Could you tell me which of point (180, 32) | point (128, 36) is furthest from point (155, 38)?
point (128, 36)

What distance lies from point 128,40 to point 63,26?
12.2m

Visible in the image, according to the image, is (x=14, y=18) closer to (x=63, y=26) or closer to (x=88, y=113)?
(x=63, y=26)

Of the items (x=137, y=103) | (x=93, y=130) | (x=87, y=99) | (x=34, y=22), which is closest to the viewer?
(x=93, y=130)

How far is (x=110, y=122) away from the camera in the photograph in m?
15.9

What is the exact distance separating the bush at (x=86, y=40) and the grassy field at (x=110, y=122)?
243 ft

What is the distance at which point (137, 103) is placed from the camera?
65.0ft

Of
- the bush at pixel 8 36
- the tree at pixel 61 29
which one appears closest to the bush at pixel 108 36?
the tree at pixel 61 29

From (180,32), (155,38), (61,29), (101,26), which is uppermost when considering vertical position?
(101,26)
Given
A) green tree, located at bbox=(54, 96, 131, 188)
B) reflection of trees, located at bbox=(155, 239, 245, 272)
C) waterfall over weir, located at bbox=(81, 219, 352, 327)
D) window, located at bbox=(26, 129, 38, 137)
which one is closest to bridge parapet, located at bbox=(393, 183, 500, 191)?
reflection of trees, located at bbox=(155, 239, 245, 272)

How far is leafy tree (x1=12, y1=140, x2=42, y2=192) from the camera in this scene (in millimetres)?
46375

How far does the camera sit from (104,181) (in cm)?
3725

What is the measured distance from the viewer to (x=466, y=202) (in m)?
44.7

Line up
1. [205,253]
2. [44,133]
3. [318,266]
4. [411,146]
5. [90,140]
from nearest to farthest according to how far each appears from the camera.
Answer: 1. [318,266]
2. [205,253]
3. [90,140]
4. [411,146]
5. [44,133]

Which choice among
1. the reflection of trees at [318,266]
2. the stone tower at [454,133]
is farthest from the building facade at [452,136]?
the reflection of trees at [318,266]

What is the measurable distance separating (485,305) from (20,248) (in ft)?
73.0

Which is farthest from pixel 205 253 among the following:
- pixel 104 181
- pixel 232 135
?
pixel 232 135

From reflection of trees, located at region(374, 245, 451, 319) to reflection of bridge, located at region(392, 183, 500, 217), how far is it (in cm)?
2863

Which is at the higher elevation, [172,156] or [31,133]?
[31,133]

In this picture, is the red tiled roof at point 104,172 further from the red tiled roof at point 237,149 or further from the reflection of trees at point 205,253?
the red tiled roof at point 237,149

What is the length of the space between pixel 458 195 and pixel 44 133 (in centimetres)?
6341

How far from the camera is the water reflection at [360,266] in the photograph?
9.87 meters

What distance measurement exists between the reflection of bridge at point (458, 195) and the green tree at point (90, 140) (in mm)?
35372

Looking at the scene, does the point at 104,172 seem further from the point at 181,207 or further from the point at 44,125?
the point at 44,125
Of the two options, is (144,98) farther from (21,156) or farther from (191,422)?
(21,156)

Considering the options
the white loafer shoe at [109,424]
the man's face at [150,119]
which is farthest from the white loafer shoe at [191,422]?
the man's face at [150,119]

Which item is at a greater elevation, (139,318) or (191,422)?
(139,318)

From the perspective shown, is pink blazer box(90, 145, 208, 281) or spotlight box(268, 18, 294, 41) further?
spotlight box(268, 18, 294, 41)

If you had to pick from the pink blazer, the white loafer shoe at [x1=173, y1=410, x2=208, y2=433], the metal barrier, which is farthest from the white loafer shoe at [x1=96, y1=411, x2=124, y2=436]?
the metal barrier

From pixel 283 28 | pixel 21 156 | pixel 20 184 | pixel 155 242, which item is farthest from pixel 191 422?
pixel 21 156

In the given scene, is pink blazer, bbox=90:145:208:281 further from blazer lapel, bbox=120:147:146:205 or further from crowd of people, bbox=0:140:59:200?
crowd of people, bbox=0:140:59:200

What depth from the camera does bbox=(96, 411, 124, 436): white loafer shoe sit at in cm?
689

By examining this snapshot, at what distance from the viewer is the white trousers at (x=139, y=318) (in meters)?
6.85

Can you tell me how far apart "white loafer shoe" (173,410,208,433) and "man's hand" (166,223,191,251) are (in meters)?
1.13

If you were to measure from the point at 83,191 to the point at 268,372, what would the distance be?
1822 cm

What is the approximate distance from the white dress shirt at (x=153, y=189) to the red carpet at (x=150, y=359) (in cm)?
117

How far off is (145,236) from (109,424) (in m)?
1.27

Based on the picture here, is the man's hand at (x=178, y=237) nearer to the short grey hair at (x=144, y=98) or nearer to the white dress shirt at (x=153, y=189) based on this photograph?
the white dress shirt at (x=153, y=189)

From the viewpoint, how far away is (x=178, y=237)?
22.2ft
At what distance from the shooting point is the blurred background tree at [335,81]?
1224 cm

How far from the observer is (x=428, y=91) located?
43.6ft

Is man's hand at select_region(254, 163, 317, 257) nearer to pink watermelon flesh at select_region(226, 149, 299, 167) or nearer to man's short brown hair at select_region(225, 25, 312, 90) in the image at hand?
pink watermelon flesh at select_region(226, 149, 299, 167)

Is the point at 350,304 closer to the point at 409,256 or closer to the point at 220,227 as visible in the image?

Stated problem
Every entry must be retyped in full, exactly as given.

Exercise response
Could you tell me which of point (180, 32) | point (128, 36) is furthest from point (155, 38)?
point (128, 36)

What distance lies from point 128,40 to point 63,26?
12.2m

Visible in the image, according to the image, is (x=14, y=18) closer to (x=63, y=26) or closer to (x=88, y=113)?
(x=63, y=26)

Of the items (x=137, y=103) | (x=93, y=130) | (x=87, y=99) | (x=34, y=22), which is closest to the viewer?
(x=93, y=130)

How far is (x=110, y=122) away from the camera in the photograph in m?
15.9

What is the exact distance separating the bush at (x=86, y=40) and the grassy field at (x=110, y=122)?
243 ft

What is the distance at which point (137, 103) is placed from the camera?
65.0ft

Of
- the bush at pixel 8 36
- the tree at pixel 61 29
which one appears closest to the bush at pixel 108 36?
the tree at pixel 61 29

From (180,32), (155,38), (61,29), (101,26), which is uppermost when considering vertical position?
(101,26)
Given
A) green tree, located at bbox=(54, 96, 131, 188)
B) reflection of trees, located at bbox=(155, 239, 245, 272)
C) waterfall over weir, located at bbox=(81, 219, 352, 327)
D) window, located at bbox=(26, 129, 38, 137)
which one is closest to bridge parapet, located at bbox=(393, 183, 500, 191)?
reflection of trees, located at bbox=(155, 239, 245, 272)

How far is leafy tree (x1=12, y1=140, x2=42, y2=192) from the camera in this scene (in millimetres)?
46375

How far does the camera sit from (104,181) (in cm)?
3725

What is the measured distance from the viewer to (x=466, y=202) (in m)?
44.7

Line up
1. [205,253]
2. [44,133]
3. [318,266]
4. [411,146]
5. [90,140]
from nearest to farthest according to how far each appears from the camera.
Answer: 1. [318,266]
2. [205,253]
3. [90,140]
4. [411,146]
5. [44,133]

Which choice among
1. the reflection of trees at [318,266]
2. the stone tower at [454,133]
is farthest from the building facade at [452,136]?
the reflection of trees at [318,266]

What is the measurable distance separating (485,305) from (20,248) (in ft)?
73.0

Which is farthest from pixel 205 253 among the following:
- pixel 104 181
- pixel 232 135
?
pixel 232 135

From reflection of trees, located at region(374, 245, 451, 319) to reflection of bridge, located at region(392, 183, 500, 217), how far is it (in cm)?
2863

Which is at the higher elevation, [172,156] or [31,133]?
[31,133]

In this picture, is the red tiled roof at point 104,172 further from the red tiled roof at point 237,149 or further from the reflection of trees at point 205,253?
the red tiled roof at point 237,149

What is the length of the space between pixel 458 195 and pixel 44 133 (in centimetres)?
6341

How far from the camera is the water reflection at [360,266] in the photograph?
9.87 meters

What distance measurement exists between the reflection of bridge at point (458, 195) and the green tree at point (90, 140) (in mm)?
35372

Looking at the scene, does the point at 104,172 seem further from the point at 181,207 or further from the point at 44,125?
the point at 44,125
Of the two options, is (144,98) farther from (21,156) or farther from (191,422)?
(21,156)

Considering the options
the white loafer shoe at [109,424]
the man's face at [150,119]
which is farthest from the white loafer shoe at [191,422]?
the man's face at [150,119]

Which item is at a greater elevation, (139,318) or (191,422)?
(139,318)

From the perspective shown, is pink blazer box(90, 145, 208, 281) or spotlight box(268, 18, 294, 41) further?
spotlight box(268, 18, 294, 41)

If you had to pick from the pink blazer, the white loafer shoe at [x1=173, y1=410, x2=208, y2=433], the metal barrier, which is farthest from the white loafer shoe at [x1=96, y1=411, x2=124, y2=436]?
the metal barrier

From pixel 283 28 | pixel 21 156 | pixel 20 184 | pixel 155 242, which item is farthest from pixel 191 422?
pixel 21 156

In the given scene, is pink blazer, bbox=90:145:208:281 further from blazer lapel, bbox=120:147:146:205 or further from crowd of people, bbox=0:140:59:200?
crowd of people, bbox=0:140:59:200

What depth from the camera does bbox=(96, 411, 124, 436): white loafer shoe sit at in cm?
689

By examining this snapshot, at what distance from the viewer is the white trousers at (x=139, y=318) (in meters)?
6.85

Can you tell me how far apart "white loafer shoe" (173,410,208,433) and "man's hand" (166,223,191,251) are (in meters)?
1.13

If you were to measure from the point at 83,191 to the point at 268,372, what would the distance be?
1822 cm

What is the approximate distance from the white dress shirt at (x=153, y=189) to the red carpet at (x=150, y=359) (in cm)?
117

How far off is (145,236) from (109,424) (in m)?
1.27

Based on the picture here, is the man's hand at (x=178, y=237) nearer to the short grey hair at (x=144, y=98) or nearer to the white dress shirt at (x=153, y=189) based on this photograph?
the white dress shirt at (x=153, y=189)

From the viewpoint, how far away is (x=178, y=237)?
22.2ft
At what distance from the shooting point is the blurred background tree at [335,81]?
1224 cm

How far from the observer is (x=428, y=91) located?
43.6ft

Is man's hand at select_region(254, 163, 317, 257) nearer to pink watermelon flesh at select_region(226, 149, 299, 167) or nearer to man's short brown hair at select_region(225, 25, 312, 90) in the image at hand?
pink watermelon flesh at select_region(226, 149, 299, 167)

Is the point at 350,304 closer to the point at 409,256 or closer to the point at 220,227 as visible in the image?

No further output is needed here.